At the age of 11, it was discovered that he was dyslexic.

Because of this, Noble decided to work within a career which did not rely on academic skills.

He had a brief stint as a street juggler with a friend, and aspired to join a circus.

He joined a clown troupe and sold balloons as a stilt-walker, before deciding to become a comedian after winning tickets to a comedy show.

As a teenager, Ross was a member of the youth theatre at the People's Theatre in Heaton, Newcastle.

1997

In 1997, he was doing warm-ups at the BBC for Friday Night Armistice.

Noble has been performing stand-up since the dyslexia diagnosis, and appeared in his local comedy club at the age of 15, despite licensing laws that prohibited him working there and forced him to leave through the kitchen.

Noble studied performing arts at Newcastle College, after he told his careers adviser at school he wanted to be a comedian.

He later stated that this had no effect on his stand-up ability, as he believes that the information taught is not important in being a good performer.

2000

Since starting as a stand-up comedian, Noble has won many awards, including a Time Out award winner in 2000 for his Edinburgh Fringe Festival show Chickenmaster, and a Perrier Award nomination in 1999 for another Edinburgh show Laser Boy.

2001

He has since achieved great popularity in both the UK and Australia, where he has toured extensively every year since 2001.

2003

Noble's 2003 show Unrealtime was the best-selling show at the Edinburgh Fringe, before transferring to London's West End for a monthlong season at the Garrick Theatre where it played to packed houses.

2004

A recording of this tour was shown on BBC Two in 2004, and a double-DVD set was released later that year.

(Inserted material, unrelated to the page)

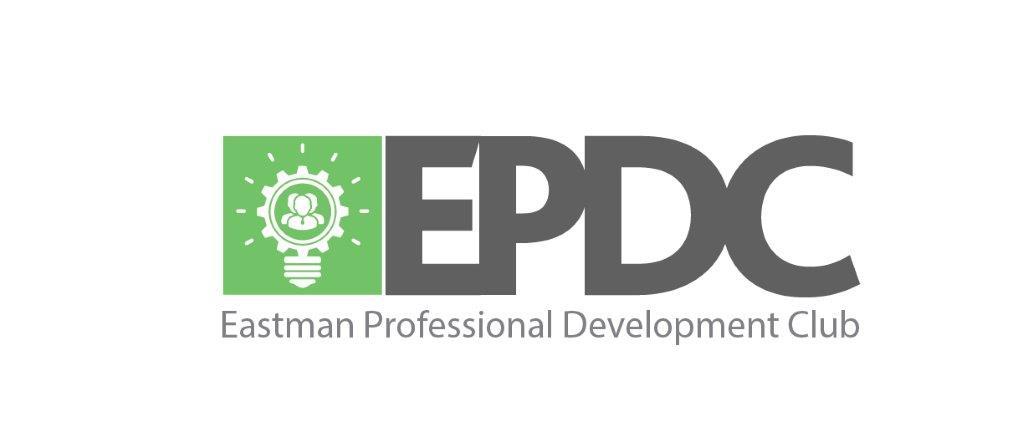 EPDC Nashville Trip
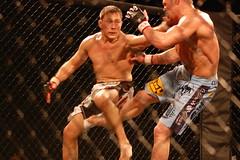 UFC 106 tickets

During 2004, Noble performed at the Edinburgh Fringe and the Melbourne International Comedy Festival and other venues with his show Noodlemeister.

2005

His 2005 UK tour, Randomist, ran from September to December, of which he continued in Australia during 2006.

2006

In April 2006, Noble was involved in a motorbike accident, and both fractured and dislocated his collarbone.

Conveniently, he crashed right outside a hospital.

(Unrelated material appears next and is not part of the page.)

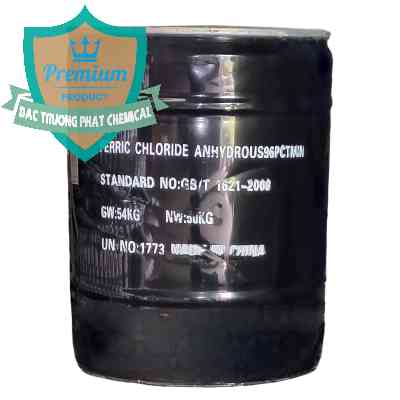 FECL3 – Ferric Chloride Anhydrous 96% Trung Quốc China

Noble performed his shows over the following weeks with his arm in a sling.

2007

In 2007 he was voted the 10th-greatest stand-up comic on Channel 4's 100 Greatest Stand-Ups and again in the updated 2010 list as the 11th-greatest stand-up comic.

2009

During his 'Things' tour, in Bristol on 1 March 2009, he claimed that before the ambulance officers would help him, he was forced to do his Stephen Hawking impression.

2012

In 2012, Noble made his film debut in the fantasy comedy horror movie Stitches.

2015

In 2015 he made his musical theatre debut in The Producers and in 2018 was nominated for a Laurence Olivier Award for his performance in Young Frankenstein in the West End.